Blair leaned forward, so he could see her. “What happened the other ten percent of the time?”
He looked down at her. “A coup. Followed by total collapse.”
“A military coup. In China?”
Glancey looked away again. “Not always, Blair.”
She waited a moment, but apparently no one else was going to ask. “You mean … here?”
“Let’s not go there,” Vincenzo cut in. “We may not agree with the administration. But we still operate under civilian control.”
“The overthrow didn’t come from the top,” Glancey said. “We don’t see it, in this room. We have enough to eat, drivers, personal protection. But people are angry out there. They’re afraid. It only happened once in our simulations. But that one occurrence came from below. Something more like … a revolution.”
Murmurs of protest, shaking of heads. Vincenzo frowned. “So how do we end this, Professor? You keep telling us what we can’t do, how impossible termination is. But every war has to end. How the fuck are we going to tie up this one?”
Glancey spread his hands. “I could give you some song and dance, General. Or insist no one knows. But, really, I just told you how it ends. Ninety percent of the time, with central nuclear war.”
More silence. Blair shifted in her chair, only now acknowledging the ache in her injured hip. She caught Oberfoell’s eye across the table, and cleared her throat. “Nadine, can you help out at all? You said Battle Eagle could slow their responses. Can it possibly disable their heavy missiles completely, now Jade Emperor’s out of action?”
“We’re working on that,” the cyber director said. “Believe me. As I said, we can degrade their command. But we haven’t found a way in to the missiles themselves. Before it was destroyed, Jade advised them to isolate everything. But, as I said, we haven’t given up.”
“Cybersabotage is worth pursuing,” Szerenci said. “But if nuclear war is the foreordained end, we need to strike first. With EP Heavy, followed by a massive counterforce laydown from all three legs of the triad. All out. Nothing held back.”
Blair reached for the carafe, and sipped water with a suddenly dry mouth. “That’s a dark vision, Ed.”
“It’s not one I wanted, Blair. Contrary to what you seem to think.”
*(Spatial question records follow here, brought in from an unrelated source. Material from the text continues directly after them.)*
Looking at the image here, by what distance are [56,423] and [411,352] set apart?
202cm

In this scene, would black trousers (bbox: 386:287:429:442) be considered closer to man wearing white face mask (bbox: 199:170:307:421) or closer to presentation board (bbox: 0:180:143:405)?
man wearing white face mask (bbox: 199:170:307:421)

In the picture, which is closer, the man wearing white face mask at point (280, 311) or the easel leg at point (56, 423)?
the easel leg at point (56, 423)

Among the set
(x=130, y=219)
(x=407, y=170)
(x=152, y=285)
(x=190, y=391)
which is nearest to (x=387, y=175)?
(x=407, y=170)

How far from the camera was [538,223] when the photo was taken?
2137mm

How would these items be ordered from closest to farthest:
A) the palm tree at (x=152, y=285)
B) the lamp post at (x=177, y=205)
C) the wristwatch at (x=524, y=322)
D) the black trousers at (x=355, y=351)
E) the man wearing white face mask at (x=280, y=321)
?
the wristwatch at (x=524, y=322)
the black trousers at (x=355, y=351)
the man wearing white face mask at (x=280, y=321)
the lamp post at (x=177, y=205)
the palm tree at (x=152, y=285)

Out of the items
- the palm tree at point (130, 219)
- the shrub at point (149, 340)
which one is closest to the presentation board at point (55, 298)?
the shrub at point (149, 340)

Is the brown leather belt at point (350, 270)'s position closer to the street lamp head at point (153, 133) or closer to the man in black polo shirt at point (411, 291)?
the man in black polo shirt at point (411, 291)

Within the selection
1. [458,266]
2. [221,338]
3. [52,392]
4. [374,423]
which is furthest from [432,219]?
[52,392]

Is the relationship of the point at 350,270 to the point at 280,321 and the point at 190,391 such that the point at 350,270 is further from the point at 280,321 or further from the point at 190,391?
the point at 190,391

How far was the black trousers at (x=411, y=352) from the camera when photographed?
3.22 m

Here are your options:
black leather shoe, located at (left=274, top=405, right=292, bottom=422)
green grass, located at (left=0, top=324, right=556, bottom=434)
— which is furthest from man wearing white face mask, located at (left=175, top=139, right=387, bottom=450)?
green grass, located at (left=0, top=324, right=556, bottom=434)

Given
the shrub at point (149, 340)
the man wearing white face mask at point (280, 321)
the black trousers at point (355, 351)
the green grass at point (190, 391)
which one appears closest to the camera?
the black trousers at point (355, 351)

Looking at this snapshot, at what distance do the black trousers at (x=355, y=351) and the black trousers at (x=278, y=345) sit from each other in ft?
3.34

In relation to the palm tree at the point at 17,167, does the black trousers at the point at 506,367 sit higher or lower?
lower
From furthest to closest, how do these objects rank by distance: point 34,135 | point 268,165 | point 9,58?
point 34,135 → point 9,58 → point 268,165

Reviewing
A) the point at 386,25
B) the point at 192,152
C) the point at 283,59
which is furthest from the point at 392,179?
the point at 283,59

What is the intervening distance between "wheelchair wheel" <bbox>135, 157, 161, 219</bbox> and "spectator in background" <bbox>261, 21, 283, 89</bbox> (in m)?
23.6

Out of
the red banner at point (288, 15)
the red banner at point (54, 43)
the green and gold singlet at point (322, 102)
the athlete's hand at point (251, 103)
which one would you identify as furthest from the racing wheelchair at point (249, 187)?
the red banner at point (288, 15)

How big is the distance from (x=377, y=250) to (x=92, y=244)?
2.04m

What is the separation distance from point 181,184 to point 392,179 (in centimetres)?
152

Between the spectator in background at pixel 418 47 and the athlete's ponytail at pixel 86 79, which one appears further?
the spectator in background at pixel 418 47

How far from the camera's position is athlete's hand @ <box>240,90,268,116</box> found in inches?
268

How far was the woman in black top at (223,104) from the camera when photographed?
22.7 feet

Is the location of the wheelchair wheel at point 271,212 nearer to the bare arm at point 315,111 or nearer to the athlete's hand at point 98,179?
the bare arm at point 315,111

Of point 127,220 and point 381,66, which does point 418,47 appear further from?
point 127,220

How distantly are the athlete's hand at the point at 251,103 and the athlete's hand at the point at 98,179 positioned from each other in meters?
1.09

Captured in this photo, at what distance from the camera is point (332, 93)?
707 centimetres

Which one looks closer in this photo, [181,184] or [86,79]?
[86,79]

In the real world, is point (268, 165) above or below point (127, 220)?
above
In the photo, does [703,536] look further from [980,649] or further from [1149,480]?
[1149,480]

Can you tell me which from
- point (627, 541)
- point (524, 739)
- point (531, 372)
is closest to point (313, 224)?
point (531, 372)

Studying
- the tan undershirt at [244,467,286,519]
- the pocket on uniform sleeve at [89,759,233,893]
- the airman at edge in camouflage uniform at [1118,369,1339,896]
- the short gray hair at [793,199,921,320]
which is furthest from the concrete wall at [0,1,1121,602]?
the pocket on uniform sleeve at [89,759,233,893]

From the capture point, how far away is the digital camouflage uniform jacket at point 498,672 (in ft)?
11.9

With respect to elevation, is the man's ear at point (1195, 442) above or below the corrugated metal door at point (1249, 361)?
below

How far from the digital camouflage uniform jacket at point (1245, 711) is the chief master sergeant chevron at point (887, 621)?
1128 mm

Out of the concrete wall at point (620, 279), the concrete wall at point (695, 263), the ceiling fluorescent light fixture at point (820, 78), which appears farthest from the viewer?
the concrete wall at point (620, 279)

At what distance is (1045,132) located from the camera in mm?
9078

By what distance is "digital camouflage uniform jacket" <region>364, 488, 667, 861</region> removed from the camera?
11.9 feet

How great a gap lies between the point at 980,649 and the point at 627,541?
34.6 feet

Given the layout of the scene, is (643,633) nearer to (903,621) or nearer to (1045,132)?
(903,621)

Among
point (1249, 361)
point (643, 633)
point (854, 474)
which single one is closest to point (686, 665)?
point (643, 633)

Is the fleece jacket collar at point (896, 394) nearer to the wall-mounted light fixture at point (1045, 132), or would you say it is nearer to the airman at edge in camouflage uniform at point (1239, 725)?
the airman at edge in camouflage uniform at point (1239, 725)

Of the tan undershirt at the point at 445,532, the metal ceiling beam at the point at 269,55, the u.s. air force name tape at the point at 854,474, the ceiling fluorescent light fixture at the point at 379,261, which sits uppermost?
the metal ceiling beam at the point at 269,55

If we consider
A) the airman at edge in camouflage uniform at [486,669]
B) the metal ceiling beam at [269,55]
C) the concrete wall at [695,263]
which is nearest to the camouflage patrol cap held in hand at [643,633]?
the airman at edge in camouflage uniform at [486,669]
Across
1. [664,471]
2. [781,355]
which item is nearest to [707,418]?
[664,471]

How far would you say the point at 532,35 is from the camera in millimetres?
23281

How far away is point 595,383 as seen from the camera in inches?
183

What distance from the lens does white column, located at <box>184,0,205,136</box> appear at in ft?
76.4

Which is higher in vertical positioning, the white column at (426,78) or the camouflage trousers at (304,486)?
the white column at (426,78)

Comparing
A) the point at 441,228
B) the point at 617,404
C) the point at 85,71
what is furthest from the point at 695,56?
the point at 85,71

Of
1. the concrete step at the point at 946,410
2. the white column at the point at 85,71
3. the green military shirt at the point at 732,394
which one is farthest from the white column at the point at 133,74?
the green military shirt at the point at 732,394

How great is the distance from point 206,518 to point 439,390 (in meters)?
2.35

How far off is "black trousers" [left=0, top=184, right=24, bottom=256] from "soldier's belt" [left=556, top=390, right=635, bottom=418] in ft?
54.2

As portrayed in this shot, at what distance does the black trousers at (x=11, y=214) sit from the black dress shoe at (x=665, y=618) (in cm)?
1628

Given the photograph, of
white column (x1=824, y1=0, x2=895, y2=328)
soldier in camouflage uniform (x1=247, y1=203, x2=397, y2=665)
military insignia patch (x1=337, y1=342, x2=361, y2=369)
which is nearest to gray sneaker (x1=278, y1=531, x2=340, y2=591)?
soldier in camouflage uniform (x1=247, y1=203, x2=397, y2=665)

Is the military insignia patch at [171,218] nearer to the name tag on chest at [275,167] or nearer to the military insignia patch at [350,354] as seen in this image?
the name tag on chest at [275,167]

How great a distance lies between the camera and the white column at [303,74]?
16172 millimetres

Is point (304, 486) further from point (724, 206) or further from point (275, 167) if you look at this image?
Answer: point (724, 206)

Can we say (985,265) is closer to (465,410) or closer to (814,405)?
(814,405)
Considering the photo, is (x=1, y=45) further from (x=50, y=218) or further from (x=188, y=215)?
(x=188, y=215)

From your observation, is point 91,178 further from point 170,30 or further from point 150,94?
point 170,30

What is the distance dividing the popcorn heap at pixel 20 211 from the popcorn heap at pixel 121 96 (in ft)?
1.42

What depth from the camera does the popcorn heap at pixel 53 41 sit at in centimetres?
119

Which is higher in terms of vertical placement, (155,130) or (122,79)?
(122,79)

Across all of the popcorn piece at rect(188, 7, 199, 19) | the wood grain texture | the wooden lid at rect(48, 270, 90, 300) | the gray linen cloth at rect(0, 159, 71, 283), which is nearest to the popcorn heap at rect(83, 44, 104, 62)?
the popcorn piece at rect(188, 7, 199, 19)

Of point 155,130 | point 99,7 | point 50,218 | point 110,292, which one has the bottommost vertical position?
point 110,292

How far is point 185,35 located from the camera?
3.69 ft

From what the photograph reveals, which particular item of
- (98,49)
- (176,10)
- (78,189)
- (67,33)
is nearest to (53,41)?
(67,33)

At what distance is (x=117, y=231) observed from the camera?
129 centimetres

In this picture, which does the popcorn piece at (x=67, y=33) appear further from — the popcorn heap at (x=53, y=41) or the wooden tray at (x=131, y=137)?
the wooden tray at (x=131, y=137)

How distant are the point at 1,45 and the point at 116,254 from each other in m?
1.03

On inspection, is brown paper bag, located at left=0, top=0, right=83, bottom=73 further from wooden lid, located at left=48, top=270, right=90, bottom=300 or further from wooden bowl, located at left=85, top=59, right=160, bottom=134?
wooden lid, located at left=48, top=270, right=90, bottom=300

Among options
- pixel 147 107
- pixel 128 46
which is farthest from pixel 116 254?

“Maybe now’s the time to make a peace offer, Ed. Ricardo. At Jakarta? Let’s at least … perhaps an armistice proposal. A cease-fire. There are elements that might respond.” She almost said I talked to them in Zurich, but didn’t. Only Szerenci knew that, and it would be all too easy to get branded as a traitor if that meeting became known.
But Szerenci shook his head. “No, Blair. I understand. Believe me. But it’s too late to talk peace.
“The Allies made that mistake in 1918. Letting the enemy survive, but humiliated, so he could come back twice as strong.
“It’s time to bring China to its knees, forever. Leave it a scorched wasteland. Like Sherman said, leave them only their eyes to weep with. Kill so many people they’ll never dare threaten us again.”
Into the shocked silence that followed he said calmly, “Does that sound ‘dark,’ Blair? We’ve known since the test at Alamogordo this moment would come someday. That’s how this war will end. The only way it can end.”
He reached for the carafe, and the chill tinkle of ice was the only sound in the room. “We can wish all we like,” he added, “But the only thing we can do now is make sure that when it’s over, more of us are left, than of them.”